WHAT YOU HAVE TO DO
Can you pick out and copy every line of the records that contains the word "black", matching its case exactly?

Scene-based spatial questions
════════════════
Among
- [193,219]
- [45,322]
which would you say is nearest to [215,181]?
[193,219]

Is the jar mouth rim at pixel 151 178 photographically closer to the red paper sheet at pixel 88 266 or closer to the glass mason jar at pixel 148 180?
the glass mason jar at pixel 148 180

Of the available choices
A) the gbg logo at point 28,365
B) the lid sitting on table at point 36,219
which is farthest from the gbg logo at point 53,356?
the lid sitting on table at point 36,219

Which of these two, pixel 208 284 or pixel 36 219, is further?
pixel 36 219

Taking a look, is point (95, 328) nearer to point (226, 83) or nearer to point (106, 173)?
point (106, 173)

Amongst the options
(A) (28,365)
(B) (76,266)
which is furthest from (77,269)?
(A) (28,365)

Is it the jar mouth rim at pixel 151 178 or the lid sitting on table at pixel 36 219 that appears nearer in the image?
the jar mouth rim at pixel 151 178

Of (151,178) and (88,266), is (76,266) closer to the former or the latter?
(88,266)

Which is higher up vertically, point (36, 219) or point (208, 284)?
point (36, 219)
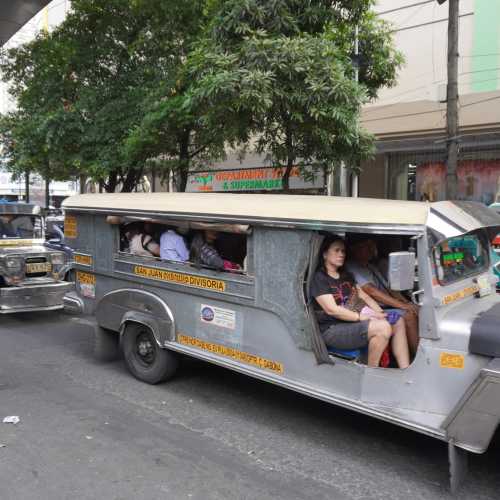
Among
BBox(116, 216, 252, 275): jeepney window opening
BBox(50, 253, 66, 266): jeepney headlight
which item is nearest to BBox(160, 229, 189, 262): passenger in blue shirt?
BBox(116, 216, 252, 275): jeepney window opening

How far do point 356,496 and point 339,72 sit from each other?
229 inches

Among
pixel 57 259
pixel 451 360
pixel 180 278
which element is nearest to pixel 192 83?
pixel 57 259

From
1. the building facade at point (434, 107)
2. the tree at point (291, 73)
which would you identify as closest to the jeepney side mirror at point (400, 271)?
the tree at point (291, 73)

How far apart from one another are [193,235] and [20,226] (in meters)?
5.79

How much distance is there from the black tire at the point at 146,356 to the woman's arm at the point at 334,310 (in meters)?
1.95

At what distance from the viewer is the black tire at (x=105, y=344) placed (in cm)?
605

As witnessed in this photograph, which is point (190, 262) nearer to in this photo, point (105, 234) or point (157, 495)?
point (105, 234)

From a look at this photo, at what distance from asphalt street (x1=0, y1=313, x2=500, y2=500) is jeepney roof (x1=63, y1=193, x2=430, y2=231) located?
1757mm

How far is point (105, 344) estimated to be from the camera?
608 centimetres

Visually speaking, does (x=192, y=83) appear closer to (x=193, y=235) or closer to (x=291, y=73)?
(x=291, y=73)

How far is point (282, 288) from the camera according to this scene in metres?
4.16

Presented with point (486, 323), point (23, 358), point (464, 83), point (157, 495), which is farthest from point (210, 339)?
point (464, 83)

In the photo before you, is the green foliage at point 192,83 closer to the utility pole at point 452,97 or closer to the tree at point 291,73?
the tree at point 291,73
════════════════
OUTPUT
How much distance is there from the black tire at the point at 146,356 to the woman's arm at the point at 334,310 (in meters)?
At what distance from the viewer is the black tire at (x=105, y=344) placed (in cm)?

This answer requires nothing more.